((

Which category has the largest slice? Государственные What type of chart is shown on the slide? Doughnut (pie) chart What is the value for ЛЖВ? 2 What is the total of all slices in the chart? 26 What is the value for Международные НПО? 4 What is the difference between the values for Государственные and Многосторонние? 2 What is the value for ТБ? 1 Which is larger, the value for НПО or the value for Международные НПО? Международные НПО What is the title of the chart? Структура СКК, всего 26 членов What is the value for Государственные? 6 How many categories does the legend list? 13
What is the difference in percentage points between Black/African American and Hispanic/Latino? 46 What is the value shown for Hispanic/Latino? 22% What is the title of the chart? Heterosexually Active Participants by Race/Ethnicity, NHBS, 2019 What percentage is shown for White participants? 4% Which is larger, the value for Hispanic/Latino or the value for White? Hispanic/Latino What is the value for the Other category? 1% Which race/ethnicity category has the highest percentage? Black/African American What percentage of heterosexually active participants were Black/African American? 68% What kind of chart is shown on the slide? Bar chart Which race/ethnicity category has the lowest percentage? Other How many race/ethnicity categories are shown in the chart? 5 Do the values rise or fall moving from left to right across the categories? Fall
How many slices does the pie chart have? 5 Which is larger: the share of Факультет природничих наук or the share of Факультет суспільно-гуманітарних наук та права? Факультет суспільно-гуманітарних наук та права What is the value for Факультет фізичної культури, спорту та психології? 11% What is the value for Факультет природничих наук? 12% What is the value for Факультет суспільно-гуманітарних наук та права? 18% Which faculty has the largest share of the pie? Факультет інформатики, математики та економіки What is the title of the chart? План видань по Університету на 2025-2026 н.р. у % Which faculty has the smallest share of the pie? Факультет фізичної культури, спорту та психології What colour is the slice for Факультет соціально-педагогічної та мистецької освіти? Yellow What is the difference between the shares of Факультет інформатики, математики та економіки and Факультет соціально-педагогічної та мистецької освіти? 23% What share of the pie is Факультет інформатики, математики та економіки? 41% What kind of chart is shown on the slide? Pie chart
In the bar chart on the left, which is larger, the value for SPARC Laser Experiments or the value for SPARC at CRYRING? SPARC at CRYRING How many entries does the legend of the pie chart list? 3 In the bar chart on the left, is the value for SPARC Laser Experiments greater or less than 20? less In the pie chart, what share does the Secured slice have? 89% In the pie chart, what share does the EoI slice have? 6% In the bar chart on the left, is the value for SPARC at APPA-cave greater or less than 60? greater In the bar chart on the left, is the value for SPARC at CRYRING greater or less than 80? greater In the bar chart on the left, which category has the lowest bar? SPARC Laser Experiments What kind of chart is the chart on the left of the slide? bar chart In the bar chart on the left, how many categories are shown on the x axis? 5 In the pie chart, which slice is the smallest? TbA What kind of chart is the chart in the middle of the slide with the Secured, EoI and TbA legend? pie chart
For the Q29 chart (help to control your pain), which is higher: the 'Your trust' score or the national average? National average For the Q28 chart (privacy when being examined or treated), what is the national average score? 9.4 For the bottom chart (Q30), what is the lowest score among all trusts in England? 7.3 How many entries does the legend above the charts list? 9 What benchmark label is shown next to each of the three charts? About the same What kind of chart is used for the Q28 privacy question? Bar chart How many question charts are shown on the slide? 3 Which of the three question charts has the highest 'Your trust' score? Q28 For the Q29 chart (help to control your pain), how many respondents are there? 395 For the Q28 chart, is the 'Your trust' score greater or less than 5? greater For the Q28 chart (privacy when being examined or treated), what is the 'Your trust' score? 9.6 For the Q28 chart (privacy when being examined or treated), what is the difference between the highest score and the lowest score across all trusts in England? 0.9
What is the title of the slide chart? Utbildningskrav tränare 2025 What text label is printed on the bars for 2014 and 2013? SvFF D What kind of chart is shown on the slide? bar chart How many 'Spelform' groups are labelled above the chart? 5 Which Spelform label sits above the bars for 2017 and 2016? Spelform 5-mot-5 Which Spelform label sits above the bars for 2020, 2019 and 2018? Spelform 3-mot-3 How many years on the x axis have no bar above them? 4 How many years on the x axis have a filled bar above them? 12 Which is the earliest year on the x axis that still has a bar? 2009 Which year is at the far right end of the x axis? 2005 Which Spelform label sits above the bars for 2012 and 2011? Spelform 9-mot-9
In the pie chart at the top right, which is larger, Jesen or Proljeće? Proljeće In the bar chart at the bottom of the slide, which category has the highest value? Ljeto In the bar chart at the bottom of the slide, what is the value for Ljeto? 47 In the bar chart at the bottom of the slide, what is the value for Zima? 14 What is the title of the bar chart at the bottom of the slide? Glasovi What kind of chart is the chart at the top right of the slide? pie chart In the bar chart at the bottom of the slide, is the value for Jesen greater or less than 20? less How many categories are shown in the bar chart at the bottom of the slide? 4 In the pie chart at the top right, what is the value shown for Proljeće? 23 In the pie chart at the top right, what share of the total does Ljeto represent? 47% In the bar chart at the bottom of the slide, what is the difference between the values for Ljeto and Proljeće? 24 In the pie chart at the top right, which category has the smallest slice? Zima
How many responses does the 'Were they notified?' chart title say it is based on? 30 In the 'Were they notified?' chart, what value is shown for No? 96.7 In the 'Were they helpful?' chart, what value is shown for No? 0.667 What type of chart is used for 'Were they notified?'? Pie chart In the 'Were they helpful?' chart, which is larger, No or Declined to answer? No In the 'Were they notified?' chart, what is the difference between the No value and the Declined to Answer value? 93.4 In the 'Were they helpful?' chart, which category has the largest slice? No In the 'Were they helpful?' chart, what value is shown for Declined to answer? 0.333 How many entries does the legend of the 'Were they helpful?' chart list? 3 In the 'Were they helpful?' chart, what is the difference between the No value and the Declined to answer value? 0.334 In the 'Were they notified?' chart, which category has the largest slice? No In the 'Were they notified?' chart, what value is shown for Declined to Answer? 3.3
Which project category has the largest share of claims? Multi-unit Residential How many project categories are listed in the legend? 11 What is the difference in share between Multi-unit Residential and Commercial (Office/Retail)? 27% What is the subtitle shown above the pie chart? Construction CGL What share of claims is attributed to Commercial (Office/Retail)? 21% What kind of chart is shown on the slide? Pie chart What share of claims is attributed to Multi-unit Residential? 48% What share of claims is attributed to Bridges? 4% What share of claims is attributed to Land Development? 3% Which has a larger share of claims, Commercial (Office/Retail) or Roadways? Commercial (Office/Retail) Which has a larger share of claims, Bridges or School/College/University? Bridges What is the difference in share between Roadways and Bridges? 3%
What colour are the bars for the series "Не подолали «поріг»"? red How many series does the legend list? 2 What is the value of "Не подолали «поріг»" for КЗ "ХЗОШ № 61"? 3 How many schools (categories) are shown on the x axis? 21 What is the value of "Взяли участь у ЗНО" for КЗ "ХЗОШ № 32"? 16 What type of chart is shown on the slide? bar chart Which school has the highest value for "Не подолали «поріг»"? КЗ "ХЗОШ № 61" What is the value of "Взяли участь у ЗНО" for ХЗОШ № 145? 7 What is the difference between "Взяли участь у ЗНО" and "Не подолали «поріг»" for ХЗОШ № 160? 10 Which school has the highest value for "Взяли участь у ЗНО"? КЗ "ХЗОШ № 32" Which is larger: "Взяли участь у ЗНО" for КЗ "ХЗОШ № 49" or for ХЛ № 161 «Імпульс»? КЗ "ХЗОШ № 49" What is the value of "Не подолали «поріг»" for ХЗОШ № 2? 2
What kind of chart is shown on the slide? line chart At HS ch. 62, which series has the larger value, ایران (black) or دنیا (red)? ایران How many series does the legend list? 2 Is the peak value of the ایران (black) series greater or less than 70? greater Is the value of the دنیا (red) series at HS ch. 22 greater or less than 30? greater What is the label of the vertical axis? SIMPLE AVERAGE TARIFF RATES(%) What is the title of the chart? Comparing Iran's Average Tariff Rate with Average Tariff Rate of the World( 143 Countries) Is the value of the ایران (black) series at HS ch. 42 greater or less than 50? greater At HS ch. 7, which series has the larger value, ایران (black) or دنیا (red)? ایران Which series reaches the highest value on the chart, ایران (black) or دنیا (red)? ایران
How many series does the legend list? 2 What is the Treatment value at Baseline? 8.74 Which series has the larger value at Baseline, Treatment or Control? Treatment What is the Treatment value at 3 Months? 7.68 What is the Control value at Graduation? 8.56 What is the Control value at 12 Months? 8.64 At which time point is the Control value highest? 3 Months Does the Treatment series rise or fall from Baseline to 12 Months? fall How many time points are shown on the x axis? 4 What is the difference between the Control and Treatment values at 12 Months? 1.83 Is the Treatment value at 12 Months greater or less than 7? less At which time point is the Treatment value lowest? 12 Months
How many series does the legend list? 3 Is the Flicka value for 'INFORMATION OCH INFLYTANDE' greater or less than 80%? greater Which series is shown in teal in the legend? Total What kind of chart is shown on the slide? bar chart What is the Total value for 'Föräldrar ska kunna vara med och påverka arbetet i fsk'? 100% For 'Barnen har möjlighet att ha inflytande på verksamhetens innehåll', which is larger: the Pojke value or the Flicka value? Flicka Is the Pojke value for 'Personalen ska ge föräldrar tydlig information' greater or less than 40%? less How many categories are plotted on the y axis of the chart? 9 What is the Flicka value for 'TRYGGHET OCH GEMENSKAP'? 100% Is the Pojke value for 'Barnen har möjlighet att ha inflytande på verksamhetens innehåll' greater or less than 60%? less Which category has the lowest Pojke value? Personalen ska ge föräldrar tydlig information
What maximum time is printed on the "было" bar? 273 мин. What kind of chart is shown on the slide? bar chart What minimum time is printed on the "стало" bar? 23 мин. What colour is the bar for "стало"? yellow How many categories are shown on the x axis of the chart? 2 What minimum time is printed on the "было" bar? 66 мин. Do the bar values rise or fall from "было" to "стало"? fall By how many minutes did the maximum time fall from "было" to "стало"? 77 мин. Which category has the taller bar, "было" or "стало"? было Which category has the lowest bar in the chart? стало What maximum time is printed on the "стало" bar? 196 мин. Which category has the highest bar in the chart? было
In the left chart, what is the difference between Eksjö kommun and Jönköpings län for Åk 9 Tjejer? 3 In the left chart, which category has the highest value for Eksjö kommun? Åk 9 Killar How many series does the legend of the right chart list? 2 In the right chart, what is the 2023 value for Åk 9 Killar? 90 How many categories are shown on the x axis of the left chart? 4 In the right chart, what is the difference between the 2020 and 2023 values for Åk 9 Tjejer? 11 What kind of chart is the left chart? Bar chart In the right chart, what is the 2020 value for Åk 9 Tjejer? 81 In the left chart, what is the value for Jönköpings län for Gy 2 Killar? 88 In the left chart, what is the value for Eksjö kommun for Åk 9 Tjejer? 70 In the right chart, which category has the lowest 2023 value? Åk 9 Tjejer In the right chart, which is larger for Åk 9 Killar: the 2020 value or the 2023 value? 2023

))

* [Problem details] Replace "largest" with "biggest" in everything from the start of the records down to the line containing "What is the difference in percentage", and give those lines back otherwise unchanged.

* [Solution below]
Which category has the biggest slice? Государственные What type of chart is shown on the slide? Doughnut (pie) chart What is the value for ЛЖВ? 2 What is the total of all slices in the chart? 26 What is the value for Международные НПО? 4 What is the difference between the values for Государственные and Многосторонние? 2 What is the value for ТБ? 1 Which is larger, the value for НПО or the value for Международные НПО? Международные НПО What is the title of the chart? Структура СКК, всего 26 членов What is the value for Государственные? 6 How many categories does the legend list? 13
What is the difference in percentage points between Black/African American and Hispanic/Latino? 46 What is the value shown for Hispanic/Latino? 22% What is the title of the chart? Heterosexually Active Participants by Race/Ethnicity, NHBS, 2019 What percentage is shown for White participants? 4% Which is larger, the value for Hispanic/Latino or the value for White? Hispanic/Latino What is the value for the Other category? 1% Which race/ethnicity category has the highest percentage? Black/African American What percentage of heterosexually active participants were Black/African American? 68% What kind of chart is shown on the slide? Bar chart Which race/ethnicity category has the lowest percentage? Other How many race/ethnicity categories are shown in the chart? 5 Do the values rise or fall moving from left to right across the categories? Fall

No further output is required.